-- Task item --
Return every one of the records below word for word. Leave the pictures out of your answer.

-- Short text fragments taken from websites --

============

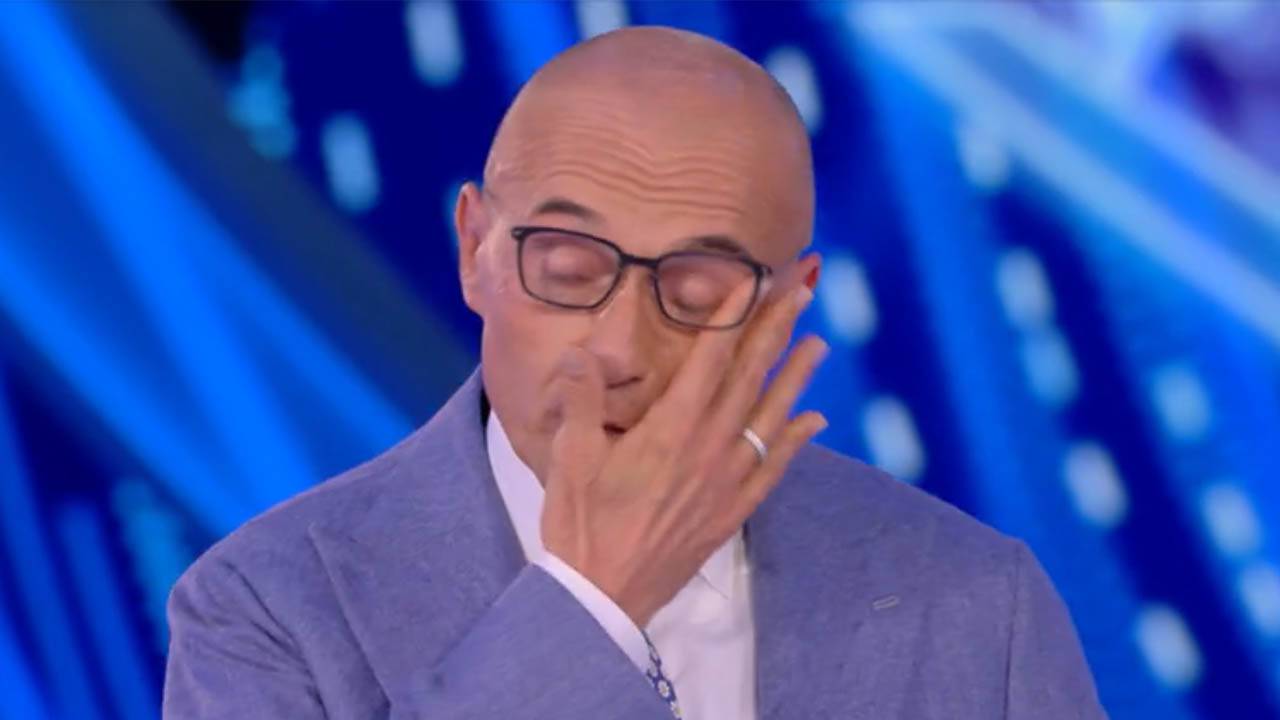 Gf Vip, Alfonso Signorini e il terribile retroscena: “Anch’io ho sofferto di…”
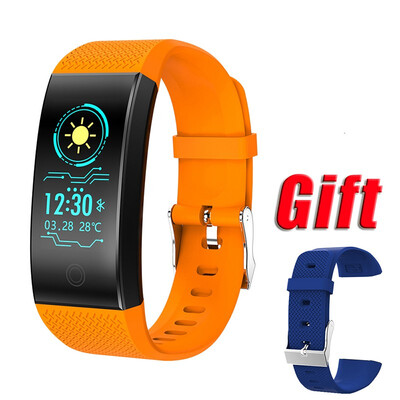 

Smart Watch Multi-Functional Fitness Tracker Heart Rate Blood Monitor Pressure Sports Watch Bracelet Link Ring for Men Women Kids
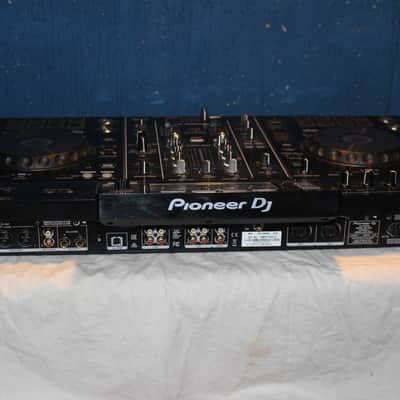 Pioneer DJ XDJ-RX2 2-Channel All-In-One DJ System - Black image 10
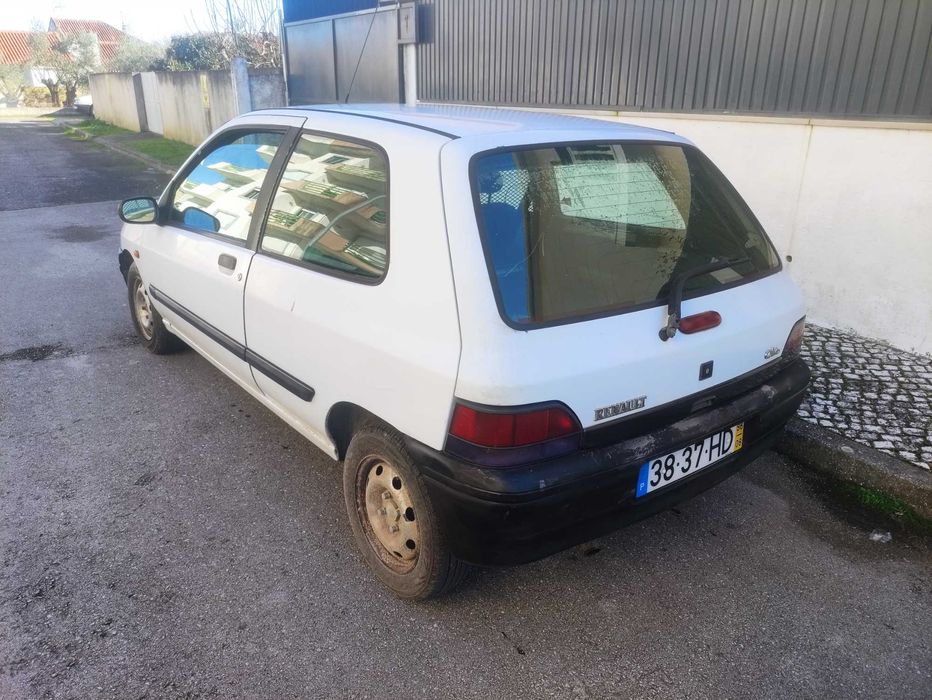 Renault Clio 1.9D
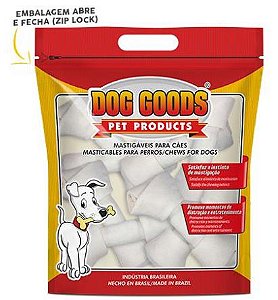 Osso no 9x10 Natural - 4pcs (dog Goods)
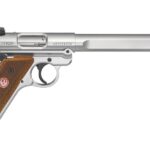 Ruger Mark IV Competition .22 LR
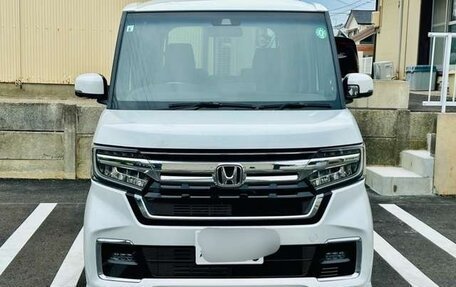 Honda N-BOX II, 2020 год, 790 001 рублей, 2 фотография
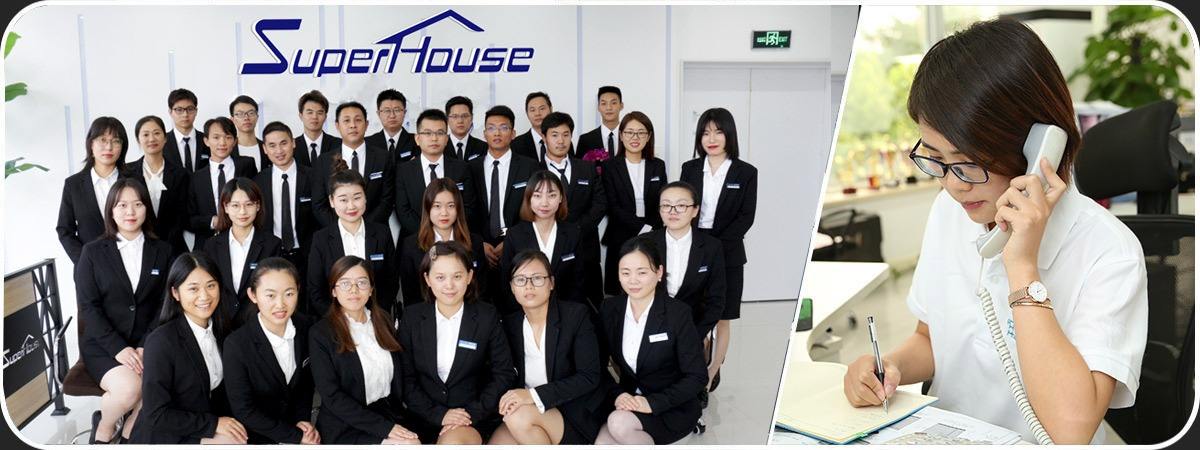 Superhouse Sales Team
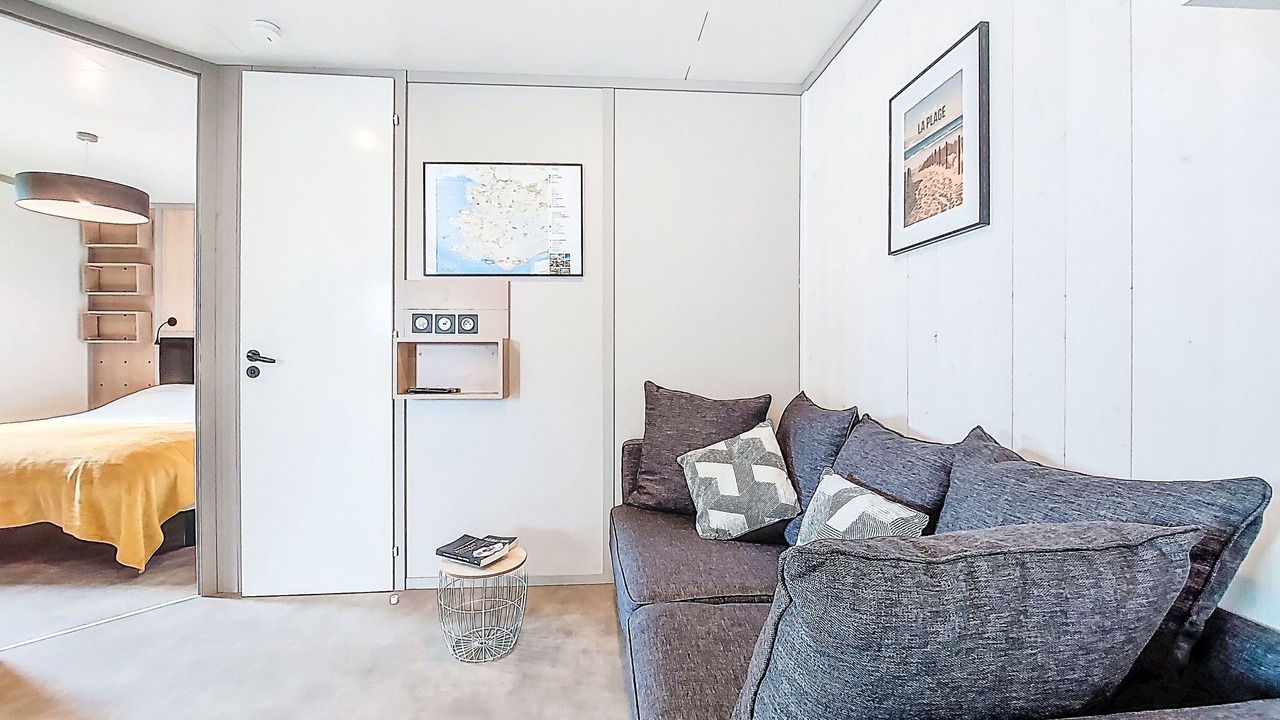 Photo of Livingroom in Guerande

============

-- Solution to this problem --
 Gf Vip, Alfonso Signorini e il terribile retroscena: “Anch’io ho sofferto di…”

Smart Watch Multi-Functional Fitness Tracker Heart Rate Blood Monitor Pressure Sports Watch Bracelet Link Ring for Men Women Kids
 Pioneer DJ XDJ-RX2 2-Channel All-In-One DJ System - Black image 10
 Renault Clio 1.9D
 Osso no 9x10 Natural - 4pcs (dog Goods)
 Ruger Mark IV Competition .22 LR
 Honda N-BOX II, 2020 год, 790 001 рублей, 2 фотография
 Superhouse Sales Team
 Photo of Livingroom in Guerande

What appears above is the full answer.